1. ## coordinate geometry of straight lines

The point P has coordinates (1,10) and the point Q has coordinates (4,4).

(a) Show the length of PQ is 3 squared 5.

(b) (i) Find the equation of the perpendicular bisector of PQ.
(ii) This perpendicular bisector intersects the x-axis at the point A. Find the coordinates of A.

2. Originally Posted by Sam16
The point P has coordinates (1,10) and the point Q has coordinates (4,4).

(a) Show the length of PQ is 3 squared 5.
$\displaystyle PQ =\sqrt{(x_2-x_1)^2+(y_2-y_1)^2}$

$\displaystyle PQ =\sqrt{(4-1)^2+(4-10)^2}$

$\displaystyle PQ =\sqrt{(3)^2+(-6)^2}$

$\displaystyle PQ =\sqrt{9+36}$

$\displaystyle PQ =\sqrt{45}=\sqrt{9 \cdot 5}=\sqrt{9} \cdot \sqrt{5}=3\sqrt{5}$

3. Originally Posted by Sam16
The point P has coordinates (1,10) and the point Q has coordinates (4,4).

(a) Show the length of PQ is 3 squared 5.
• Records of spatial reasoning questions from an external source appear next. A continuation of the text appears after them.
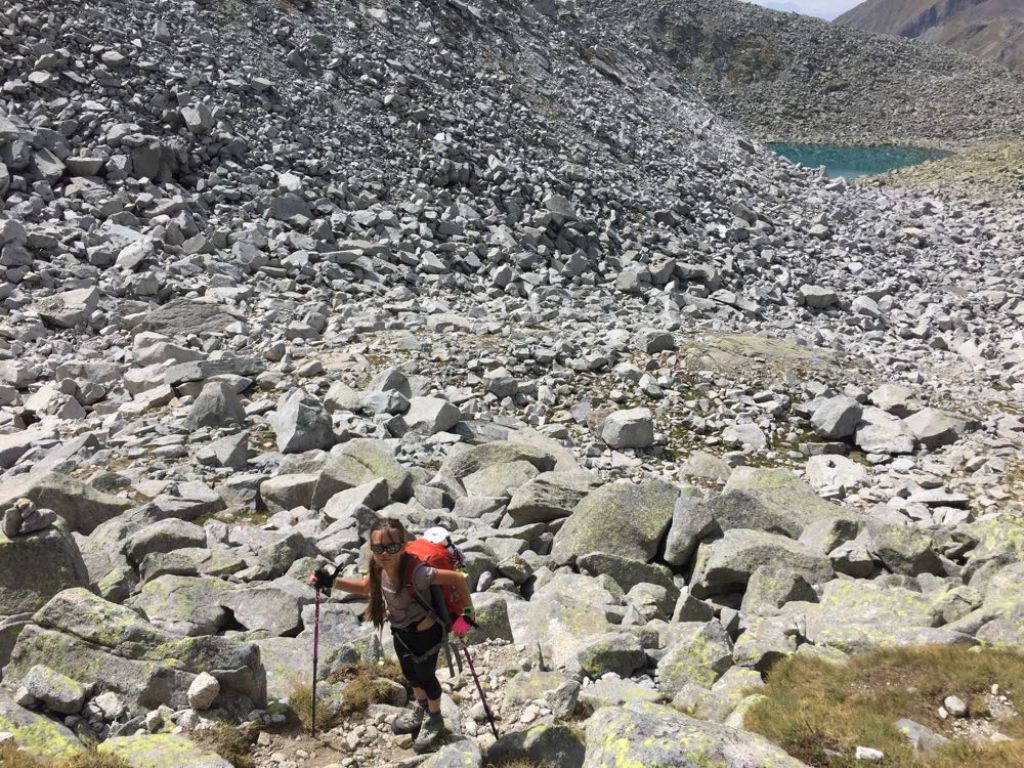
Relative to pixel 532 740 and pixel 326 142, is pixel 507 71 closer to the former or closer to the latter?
pixel 326 142

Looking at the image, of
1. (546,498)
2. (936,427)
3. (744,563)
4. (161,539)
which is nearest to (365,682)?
(161,539)

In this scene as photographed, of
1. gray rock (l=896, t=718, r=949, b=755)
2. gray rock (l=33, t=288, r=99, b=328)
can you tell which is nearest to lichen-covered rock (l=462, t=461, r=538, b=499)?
gray rock (l=896, t=718, r=949, b=755)

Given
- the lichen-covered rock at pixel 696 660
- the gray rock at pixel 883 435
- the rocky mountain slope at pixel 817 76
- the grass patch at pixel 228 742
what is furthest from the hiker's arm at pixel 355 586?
the rocky mountain slope at pixel 817 76

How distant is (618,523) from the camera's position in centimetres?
1162

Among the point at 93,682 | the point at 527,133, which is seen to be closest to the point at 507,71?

(b) (i) Find the equation of the perpendicular bisector of PQ.
(ii) This perpendicular bisector intersects the x-axis at the point A. Find the coordinates of A.
to (a): Use the distance formula

$\displaystyle d(PQ)=\sqrt{(x_P-x_Q)^2+(y_P -y_Q)^2}$

to (b)(i)
1. Calculate the slope $\displaystyle m_{PQ}$
2. Calculate the perpendicular direction to this slope
3. Calculate the coordinates of the mid point of PQ: $\displaystyle M_{PQ}\left(\frac{x_P+x_Q}2~,~\frac{y_P+y_Q}2\righ t)$
4. Use the point-slope-formula to get the equation of the perpendicular bisector.

to (b)(ii)
Solve the equation y = 0 using the equation of (b)(i)4

4. Originally Posted by Sam16
The point P has coordinates (1,10) and the point Q has coordinates (4,4).
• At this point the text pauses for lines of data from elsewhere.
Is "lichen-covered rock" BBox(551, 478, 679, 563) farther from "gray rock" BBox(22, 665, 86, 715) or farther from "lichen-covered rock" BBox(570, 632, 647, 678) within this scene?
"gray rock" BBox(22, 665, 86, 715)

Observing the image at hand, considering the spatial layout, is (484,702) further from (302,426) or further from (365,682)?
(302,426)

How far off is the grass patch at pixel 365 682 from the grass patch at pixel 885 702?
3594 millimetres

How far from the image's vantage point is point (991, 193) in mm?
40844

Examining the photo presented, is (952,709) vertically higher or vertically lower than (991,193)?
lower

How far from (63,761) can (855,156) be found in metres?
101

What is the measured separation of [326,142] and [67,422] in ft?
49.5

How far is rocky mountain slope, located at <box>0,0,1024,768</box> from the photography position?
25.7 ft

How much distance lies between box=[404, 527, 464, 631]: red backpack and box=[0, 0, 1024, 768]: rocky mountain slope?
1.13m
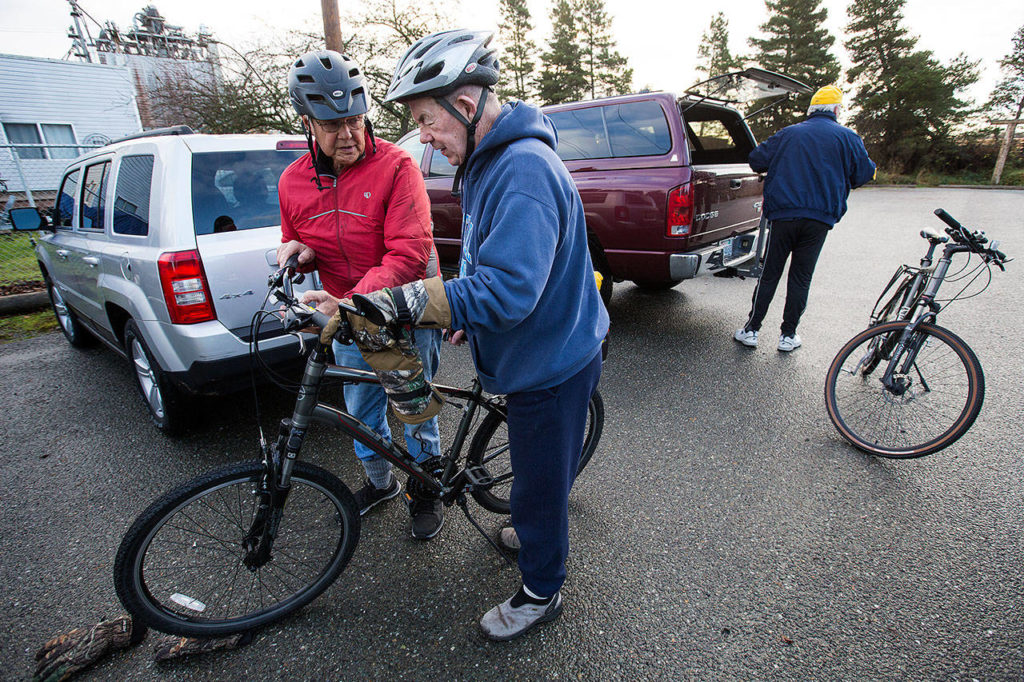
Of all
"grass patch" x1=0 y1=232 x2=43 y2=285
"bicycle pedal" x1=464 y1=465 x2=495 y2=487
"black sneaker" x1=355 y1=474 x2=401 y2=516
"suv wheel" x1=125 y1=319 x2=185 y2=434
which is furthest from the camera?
"grass patch" x1=0 y1=232 x2=43 y2=285

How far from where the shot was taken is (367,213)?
6.47ft

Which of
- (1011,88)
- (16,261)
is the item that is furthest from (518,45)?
(16,261)

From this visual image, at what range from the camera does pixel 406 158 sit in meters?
2.03

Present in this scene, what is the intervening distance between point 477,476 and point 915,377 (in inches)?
117

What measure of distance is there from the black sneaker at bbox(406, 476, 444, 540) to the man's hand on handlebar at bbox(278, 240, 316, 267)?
1126 millimetres

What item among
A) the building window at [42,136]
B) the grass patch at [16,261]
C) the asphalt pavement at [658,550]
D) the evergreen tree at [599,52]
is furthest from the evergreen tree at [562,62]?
the asphalt pavement at [658,550]

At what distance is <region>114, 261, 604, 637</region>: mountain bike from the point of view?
1707 mm

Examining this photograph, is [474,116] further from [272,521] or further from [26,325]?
[26,325]

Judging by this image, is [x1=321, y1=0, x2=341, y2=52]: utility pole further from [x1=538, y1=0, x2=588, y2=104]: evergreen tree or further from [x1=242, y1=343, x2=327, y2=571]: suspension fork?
[x1=538, y1=0, x2=588, y2=104]: evergreen tree

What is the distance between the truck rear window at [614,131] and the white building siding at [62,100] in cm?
1826

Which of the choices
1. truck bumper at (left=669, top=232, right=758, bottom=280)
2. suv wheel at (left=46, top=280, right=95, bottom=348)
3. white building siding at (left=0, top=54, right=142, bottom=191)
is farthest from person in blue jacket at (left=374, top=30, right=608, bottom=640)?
white building siding at (left=0, top=54, right=142, bottom=191)

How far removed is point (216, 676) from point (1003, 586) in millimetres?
3108

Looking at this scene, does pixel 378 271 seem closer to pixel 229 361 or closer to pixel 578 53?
pixel 229 361

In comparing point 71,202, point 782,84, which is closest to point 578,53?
point 782,84
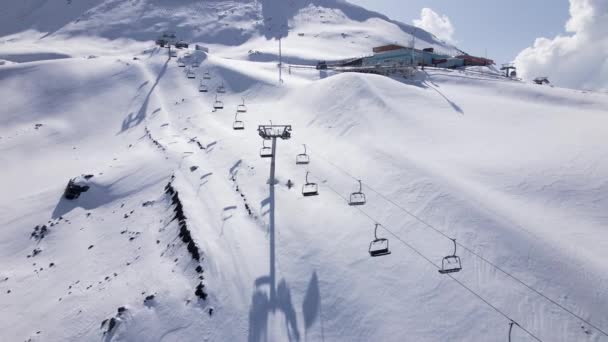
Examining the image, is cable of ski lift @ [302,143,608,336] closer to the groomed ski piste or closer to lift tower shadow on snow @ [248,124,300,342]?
the groomed ski piste

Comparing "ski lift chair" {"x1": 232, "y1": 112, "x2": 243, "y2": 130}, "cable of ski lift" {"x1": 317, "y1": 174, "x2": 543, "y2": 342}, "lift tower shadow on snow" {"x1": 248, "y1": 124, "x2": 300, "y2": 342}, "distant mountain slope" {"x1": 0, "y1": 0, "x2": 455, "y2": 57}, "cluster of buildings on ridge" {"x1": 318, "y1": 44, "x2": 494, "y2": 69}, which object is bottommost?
"lift tower shadow on snow" {"x1": 248, "y1": 124, "x2": 300, "y2": 342}

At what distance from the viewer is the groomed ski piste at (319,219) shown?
14359 mm

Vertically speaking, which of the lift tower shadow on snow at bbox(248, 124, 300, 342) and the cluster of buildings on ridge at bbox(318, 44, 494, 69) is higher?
the cluster of buildings on ridge at bbox(318, 44, 494, 69)

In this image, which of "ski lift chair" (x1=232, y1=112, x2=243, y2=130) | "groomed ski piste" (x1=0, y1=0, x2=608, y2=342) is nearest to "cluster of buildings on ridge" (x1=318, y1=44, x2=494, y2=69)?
"groomed ski piste" (x1=0, y1=0, x2=608, y2=342)

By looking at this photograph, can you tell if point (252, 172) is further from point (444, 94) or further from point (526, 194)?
point (444, 94)

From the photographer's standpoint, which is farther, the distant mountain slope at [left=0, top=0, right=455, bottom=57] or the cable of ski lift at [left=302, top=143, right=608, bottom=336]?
the distant mountain slope at [left=0, top=0, right=455, bottom=57]

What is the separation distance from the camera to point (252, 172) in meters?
26.3

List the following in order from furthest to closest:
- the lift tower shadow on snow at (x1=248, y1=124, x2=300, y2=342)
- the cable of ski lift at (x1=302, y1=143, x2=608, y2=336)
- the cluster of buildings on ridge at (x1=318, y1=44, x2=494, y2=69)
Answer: the cluster of buildings on ridge at (x1=318, y1=44, x2=494, y2=69)
the lift tower shadow on snow at (x1=248, y1=124, x2=300, y2=342)
the cable of ski lift at (x1=302, y1=143, x2=608, y2=336)

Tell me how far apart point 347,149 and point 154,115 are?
2884cm

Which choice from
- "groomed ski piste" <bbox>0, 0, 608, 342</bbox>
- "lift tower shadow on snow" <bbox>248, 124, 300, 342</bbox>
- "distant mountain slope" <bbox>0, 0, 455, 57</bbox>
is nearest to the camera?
"lift tower shadow on snow" <bbox>248, 124, 300, 342</bbox>

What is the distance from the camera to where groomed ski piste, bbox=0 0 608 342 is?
47.1 ft

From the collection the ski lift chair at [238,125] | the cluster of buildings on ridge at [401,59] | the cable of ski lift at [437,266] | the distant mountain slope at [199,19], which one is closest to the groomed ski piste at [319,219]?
the cable of ski lift at [437,266]

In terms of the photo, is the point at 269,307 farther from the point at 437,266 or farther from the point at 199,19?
the point at 199,19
(b) (i) Find the equation of the perpendicular bisector of PQ.
(ii) This perpendicular bisector intersects the x-axis at the point A. Find the coordinates of A.
Find the midpoint of PQ.

$\displaystyle Midpoint = \left(\frac{1+4}{2} \ \ , \ \ \frac{10+4}{2}\right) = \left(\frac{5}{2} \ \ , \ \ 7\right)$

Find the slop of PQ.

$\displaystyle m=\frac{4-10}{4-1}=-\frac{6}{3}=-2$

The slope of the perpendicular will be the negative reciprocal of that slope which is $\displaystyle \frac{1}{2}$

The equation of the perpendicular will have slope = 1/2 and pass through the midpoint of PQ which is (5/2, 7).

y = mx + b

$\displaystyle 7=\frac{1}{2}\left(\frac{5}{2}\right)+b$

$\displaystyle 7=\frac{5}{4}+b$

$\displaystyle \frac{23}{4}=b$

$\displaystyle y=\frac{1}{2}x+\frac{23}{4}$

The above is the equation of the perpendicular in slope-intercept form.

General form would be $\displaystyle 2x-4y+23=0$

To find the x-intercept, simply assign 0 to y and solve for x. The coordinates will be in the form (x, 0).